Data in this exercise »
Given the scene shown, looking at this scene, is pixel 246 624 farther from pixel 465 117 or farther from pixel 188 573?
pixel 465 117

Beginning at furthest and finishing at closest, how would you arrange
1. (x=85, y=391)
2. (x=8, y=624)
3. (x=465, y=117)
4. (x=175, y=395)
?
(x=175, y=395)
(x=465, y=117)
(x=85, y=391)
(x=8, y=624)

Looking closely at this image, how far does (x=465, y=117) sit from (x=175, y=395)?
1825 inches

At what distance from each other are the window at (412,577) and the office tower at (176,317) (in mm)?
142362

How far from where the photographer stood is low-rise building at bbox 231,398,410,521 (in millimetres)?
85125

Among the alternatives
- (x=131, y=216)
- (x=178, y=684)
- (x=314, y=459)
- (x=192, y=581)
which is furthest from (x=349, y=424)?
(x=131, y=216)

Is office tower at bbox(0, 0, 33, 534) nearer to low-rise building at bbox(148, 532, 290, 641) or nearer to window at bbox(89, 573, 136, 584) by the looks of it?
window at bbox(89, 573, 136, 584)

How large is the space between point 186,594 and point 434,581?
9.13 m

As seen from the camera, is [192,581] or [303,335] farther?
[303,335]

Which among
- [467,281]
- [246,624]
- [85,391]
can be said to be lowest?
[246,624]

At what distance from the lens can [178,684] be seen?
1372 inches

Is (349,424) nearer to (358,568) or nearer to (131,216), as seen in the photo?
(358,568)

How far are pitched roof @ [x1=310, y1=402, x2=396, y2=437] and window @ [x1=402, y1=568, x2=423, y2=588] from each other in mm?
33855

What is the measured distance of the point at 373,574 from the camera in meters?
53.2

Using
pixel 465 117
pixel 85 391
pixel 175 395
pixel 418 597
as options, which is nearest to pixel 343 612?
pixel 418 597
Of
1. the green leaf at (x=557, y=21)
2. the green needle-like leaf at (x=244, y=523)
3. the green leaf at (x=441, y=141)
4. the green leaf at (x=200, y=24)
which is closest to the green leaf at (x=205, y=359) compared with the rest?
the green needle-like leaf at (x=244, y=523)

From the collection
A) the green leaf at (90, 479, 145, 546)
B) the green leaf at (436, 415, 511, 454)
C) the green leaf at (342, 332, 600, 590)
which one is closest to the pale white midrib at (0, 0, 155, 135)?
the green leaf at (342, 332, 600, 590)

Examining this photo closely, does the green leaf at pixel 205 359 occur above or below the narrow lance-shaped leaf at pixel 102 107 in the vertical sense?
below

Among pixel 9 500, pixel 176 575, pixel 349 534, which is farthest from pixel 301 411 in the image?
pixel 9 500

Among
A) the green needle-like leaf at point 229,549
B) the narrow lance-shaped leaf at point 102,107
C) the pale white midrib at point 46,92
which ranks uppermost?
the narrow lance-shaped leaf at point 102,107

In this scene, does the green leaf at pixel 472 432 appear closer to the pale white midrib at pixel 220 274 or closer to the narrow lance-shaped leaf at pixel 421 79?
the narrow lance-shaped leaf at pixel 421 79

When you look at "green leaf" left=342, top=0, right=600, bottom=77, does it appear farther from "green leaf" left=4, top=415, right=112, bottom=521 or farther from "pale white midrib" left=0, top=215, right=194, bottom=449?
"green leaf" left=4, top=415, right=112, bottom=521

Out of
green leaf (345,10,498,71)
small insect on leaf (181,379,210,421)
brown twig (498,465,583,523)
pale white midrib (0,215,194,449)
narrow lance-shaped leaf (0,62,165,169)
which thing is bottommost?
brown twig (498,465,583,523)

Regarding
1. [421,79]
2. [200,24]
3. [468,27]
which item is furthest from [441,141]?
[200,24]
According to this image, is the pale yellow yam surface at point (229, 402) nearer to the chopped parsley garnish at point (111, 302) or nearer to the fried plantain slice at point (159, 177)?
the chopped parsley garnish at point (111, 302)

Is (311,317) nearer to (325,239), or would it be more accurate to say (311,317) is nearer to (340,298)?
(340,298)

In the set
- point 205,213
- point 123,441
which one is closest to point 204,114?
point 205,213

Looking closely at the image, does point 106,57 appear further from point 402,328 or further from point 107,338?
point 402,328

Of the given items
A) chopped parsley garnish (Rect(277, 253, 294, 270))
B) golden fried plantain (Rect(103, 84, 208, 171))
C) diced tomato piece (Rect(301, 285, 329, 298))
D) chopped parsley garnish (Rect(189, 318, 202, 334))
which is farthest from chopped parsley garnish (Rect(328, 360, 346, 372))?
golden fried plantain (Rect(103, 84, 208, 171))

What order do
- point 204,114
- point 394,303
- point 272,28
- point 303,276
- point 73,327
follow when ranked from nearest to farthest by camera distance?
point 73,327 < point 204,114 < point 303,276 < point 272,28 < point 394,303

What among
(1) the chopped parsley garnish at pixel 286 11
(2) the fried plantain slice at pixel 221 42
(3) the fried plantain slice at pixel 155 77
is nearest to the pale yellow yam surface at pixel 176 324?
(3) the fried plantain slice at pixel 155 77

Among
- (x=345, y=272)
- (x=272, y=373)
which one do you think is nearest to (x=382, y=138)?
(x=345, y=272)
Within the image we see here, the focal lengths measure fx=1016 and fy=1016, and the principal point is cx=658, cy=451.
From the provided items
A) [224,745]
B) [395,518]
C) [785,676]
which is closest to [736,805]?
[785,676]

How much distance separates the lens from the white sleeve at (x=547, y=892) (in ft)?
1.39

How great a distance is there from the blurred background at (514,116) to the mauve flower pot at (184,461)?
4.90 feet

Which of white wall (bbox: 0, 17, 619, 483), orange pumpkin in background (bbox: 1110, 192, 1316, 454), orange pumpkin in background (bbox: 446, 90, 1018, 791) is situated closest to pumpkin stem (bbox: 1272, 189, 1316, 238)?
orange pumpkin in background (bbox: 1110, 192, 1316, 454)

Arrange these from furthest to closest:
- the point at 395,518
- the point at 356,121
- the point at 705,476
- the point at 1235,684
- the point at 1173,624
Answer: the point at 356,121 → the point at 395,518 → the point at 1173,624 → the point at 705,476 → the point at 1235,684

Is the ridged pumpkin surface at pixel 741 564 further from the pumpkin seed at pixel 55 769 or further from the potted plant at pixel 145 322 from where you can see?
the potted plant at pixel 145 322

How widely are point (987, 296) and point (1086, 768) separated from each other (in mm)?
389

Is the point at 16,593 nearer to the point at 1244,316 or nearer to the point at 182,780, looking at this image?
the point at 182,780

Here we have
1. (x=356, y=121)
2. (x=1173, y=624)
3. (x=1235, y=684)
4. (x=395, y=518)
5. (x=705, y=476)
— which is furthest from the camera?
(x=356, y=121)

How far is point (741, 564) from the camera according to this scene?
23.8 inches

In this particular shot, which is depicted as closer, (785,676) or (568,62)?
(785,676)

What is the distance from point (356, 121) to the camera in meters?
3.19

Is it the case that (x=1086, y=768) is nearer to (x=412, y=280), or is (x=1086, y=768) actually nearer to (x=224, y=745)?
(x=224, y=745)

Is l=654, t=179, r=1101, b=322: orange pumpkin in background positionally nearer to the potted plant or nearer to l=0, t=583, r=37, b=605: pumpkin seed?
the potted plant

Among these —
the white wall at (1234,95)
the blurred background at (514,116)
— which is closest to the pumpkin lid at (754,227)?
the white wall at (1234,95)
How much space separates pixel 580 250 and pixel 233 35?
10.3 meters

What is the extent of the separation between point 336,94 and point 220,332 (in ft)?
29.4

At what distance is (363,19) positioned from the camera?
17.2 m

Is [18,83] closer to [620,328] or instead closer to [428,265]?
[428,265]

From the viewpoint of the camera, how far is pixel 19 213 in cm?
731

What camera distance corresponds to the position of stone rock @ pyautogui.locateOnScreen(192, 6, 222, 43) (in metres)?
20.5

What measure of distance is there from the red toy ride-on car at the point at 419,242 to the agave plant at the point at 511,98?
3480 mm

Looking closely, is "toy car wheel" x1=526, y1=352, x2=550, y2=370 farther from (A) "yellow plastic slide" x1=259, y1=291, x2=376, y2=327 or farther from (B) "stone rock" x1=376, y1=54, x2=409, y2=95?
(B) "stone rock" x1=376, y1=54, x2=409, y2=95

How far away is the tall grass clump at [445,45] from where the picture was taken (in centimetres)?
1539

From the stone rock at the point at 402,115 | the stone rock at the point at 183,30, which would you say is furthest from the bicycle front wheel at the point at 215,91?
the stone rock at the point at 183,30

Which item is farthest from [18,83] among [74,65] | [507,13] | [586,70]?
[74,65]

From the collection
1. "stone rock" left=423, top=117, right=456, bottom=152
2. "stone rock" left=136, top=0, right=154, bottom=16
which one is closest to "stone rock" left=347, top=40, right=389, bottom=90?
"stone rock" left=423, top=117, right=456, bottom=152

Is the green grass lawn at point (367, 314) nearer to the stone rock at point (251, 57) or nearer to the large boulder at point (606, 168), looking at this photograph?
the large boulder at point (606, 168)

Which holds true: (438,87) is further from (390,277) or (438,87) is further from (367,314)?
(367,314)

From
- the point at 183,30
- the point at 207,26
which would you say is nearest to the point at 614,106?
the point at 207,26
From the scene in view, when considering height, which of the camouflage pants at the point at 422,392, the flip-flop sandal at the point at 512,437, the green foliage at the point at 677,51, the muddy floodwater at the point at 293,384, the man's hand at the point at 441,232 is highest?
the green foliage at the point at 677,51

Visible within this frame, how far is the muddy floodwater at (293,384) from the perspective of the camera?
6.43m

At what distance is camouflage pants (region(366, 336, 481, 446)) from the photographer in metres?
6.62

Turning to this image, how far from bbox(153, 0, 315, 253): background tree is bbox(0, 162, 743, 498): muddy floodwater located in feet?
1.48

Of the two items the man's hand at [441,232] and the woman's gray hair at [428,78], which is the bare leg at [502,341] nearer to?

Requirement »
Begin with the line that contains "Which holds true: (438,87)" and quote each line after it exactly, stopping after the last line of the data.

Exercise answer »
Which holds true: (438,87) is further from (390,277) or (438,87) is further from (367,314)?
(367,314)

From
- the point at 183,30
- the point at 207,26
which would you say is nearest to the point at 614,106?
the point at 207,26
From the scene in view, when considering height, which of the camouflage pants at the point at 422,392, the flip-flop sandal at the point at 512,437, the green foliage at the point at 677,51, the muddy floodwater at the point at 293,384, the man's hand at the point at 441,232 is highest?
the green foliage at the point at 677,51

Visible within this frame, how far is the muddy floodwater at (293,384) from the perspective of the camera?
6.43m

At what distance is camouflage pants (region(366, 336, 481, 446)) from the photographer in metres?
6.62

Turning to this image, how far from bbox(153, 0, 315, 253): background tree is bbox(0, 162, 743, 498): muddy floodwater located in feet?
1.48

Of the two items the man's hand at [441,232] and the woman's gray hair at [428,78], which is the bare leg at [502,341] nearer to?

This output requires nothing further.